One must note that Eqs. (A.6) and (A.15) do not provide, in general, the same expansion, i.e., while the first one is exact when summed to all orders, the second one is approximate. However, employing an uncorrelated propagator \(\varvec{\mathcal {G}}_0\) associated with the solution of the HFB mean-field equations, one can prove that the two expansions match exactly up to second-order. This exact matching has been validated numerically and is used in the following to compute the second-order correlation energy within Gorkov SCGF formalism.

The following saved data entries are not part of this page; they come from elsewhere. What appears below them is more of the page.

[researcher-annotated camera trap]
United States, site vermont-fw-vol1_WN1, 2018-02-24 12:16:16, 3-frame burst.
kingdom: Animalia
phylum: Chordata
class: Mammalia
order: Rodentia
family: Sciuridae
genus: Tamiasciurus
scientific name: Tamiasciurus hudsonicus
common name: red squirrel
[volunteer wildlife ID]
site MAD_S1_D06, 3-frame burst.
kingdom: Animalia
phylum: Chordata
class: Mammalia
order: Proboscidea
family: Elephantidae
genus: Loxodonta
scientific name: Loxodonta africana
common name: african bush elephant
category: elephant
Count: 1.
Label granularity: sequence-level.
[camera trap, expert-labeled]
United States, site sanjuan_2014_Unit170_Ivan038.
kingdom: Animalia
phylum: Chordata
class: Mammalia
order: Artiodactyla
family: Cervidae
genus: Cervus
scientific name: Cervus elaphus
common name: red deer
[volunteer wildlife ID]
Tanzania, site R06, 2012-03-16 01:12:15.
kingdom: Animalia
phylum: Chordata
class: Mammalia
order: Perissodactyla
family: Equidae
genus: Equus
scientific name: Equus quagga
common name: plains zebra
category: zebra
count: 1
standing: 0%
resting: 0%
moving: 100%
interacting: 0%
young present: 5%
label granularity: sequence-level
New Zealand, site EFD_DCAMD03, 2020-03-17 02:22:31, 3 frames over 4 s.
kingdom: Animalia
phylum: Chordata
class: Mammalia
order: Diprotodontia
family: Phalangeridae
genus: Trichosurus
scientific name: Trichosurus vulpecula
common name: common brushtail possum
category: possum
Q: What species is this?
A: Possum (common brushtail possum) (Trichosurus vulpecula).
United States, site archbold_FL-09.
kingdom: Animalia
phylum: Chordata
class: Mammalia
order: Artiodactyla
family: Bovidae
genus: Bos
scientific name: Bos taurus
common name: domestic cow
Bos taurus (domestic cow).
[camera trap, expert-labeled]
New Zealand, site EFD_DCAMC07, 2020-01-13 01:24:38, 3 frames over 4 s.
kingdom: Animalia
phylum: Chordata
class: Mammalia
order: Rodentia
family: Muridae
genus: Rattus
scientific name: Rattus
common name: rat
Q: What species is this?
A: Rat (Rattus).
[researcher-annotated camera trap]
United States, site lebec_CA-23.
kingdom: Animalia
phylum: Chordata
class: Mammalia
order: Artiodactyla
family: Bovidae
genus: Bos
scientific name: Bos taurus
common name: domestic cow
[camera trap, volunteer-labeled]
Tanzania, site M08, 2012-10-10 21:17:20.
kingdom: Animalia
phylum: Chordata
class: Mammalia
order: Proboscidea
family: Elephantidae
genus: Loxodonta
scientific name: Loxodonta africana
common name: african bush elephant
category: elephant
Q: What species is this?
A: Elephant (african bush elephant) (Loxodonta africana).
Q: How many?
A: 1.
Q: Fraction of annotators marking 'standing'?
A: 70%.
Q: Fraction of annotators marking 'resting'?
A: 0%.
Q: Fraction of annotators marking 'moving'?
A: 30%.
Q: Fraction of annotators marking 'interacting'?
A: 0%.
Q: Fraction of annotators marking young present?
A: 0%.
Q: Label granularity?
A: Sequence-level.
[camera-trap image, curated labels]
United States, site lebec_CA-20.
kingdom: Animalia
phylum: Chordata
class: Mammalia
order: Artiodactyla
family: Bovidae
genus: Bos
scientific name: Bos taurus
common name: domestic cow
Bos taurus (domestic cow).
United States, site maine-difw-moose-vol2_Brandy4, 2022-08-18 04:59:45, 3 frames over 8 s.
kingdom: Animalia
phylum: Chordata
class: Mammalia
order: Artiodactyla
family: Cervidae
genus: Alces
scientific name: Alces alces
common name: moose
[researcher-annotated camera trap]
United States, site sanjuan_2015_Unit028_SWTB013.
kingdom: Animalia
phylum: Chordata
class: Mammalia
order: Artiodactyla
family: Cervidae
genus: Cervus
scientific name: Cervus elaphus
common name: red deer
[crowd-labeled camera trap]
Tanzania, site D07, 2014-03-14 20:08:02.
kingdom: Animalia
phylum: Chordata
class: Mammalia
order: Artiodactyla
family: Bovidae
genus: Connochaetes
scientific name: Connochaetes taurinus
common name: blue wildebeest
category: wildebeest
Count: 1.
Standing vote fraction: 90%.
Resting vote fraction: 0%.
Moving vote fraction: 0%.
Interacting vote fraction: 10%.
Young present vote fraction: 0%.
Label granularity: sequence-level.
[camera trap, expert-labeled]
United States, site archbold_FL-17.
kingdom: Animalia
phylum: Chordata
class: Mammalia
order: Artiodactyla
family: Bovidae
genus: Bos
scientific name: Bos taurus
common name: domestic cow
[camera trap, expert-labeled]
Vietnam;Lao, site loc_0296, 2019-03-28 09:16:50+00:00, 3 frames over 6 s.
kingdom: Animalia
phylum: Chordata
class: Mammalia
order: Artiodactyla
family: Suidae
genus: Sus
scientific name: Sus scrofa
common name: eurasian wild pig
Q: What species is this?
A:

The last step of the derivation thus consists of exploiting Eq. (A.16) for \(n=2\) and express the result in terms of the many-body tensors making up the ADC(2) self energy. For a spherically symmetric implementation, the following identities hold

$$\begin{aligned} \text {Tr}\{\varSigma ^{12}\mathcal {G}^{21}\}&=\text {Tr}\{\varSigma ^{21}\mathcal {G}^{12}\}, \end{aligned}$$

(A.17a)

$$\begin{aligned} \text {Tr}\{\varSigma ^{11}\mathcal {G}^{11}\}&=\text {Tr}\{\varSigma ^{22}\mathcal {G}^{22}\}, \end{aligned}$$

(A.17b)

eventually leading to the second-order correlation energy expression

$$\begin{aligned} \varDelta \varOmega _0^{(2)}[\varvec{\mathcal {G}}_0]=&\frac{1}{4}\sum _{ab}\oint \frac{d\omega }{2\pi 1}\bigl \{\varSigma ^{11(2)}_{ab}(\omega )\mathcal {G}_{0\,ba}^{11}(\omega ) \nonumber \\&+\varSigma ^{12(2)}_{ab}(\omega )\mathcal {G}_{0\,ba}^{21}(\omega )\bigr \} . \end{aligned}$$

(A.18)

Inserting Eqs. (9) and (13) into Eq. (A.18), the integration over the frequency can be performed to generate the needed form

$$\begin{aligned} \varDelta \varOmega _0^{(2)}[\varvec{\mathcal {G}}_0]&=\frac{1}{4}\sum _{\begin{array}{c} k_1k_2k_3k_4\\ ab \end{array}}\bigg \{\frac{{\mathcal {V}}_b^{k_4}{\mathcal {V}}_a^{k_4}\mathcal {C}_a^{k_1k_2k_3}\mathcal {C}_b^{k_1k_2k_3}}{E_{k_1k_2k_3}+\omega _{k_4}} \nonumber \\&\quad +\frac{\mathcal {U}_b^{k_4}\mathcal {U}_a^{k_4}{\mathcal {D}}_a^{k_1k_2k_3}{\mathcal {D}}_b^{k_1k_2k_3}}{E_{k_1k_2k_3}+\omega _{k_4}} \nonumber \\&\quad +\frac{{\mathcal {U}}_b^{k_4}{\mathcal {V}}_a^{k_4}\mathcal {C}_a^{k_1k_2k_3}\mathcal {D}_b^{k_1k_2k_3}}{E_{k_1k_2k_3}+\omega _{k_4}} \nonumber \\&\quad +\frac{\mathcal {V}_b^{k_4}\mathcal {U}_a^{k_4}{\mathcal {D}}_a^{k_1k_2k_3}{\mathcal {C}}_b^{k_1k_2k_3}}{E_{k_1k_2k_3}+\omega _{k_4}}\bigg \} \nonumber \\&=\frac{1}{4}\sum _{k_1k_2k_3k_4}\frac{\Big [\sum _a\big (\mathcal {V}_a^{k_4}\mathcal {C}_a^{k_1k_2k_3}+\mathcal {U}_a^{k_4}\mathcal {D}_a^{k_1k_2k_3}\big )\Big ]^2}{E_{k_1k_2k_3k_4}} \nonumber \\&=\sum _{k_1k_2k_3} e_{\,\,_{2}}^{\,\,_{\text {IT}}}(k_1k_2k_3) , \end{aligned}$$

(A.19)

where the last equality simply amounts to isolating three-pole contributions²⁵\((k_1k_2k_3)\) and proceeds to a trivial rewriting. The above formula thus makes explicit the relation between the correlation energy and the energy-driven IT measure introduced in Eq. (26).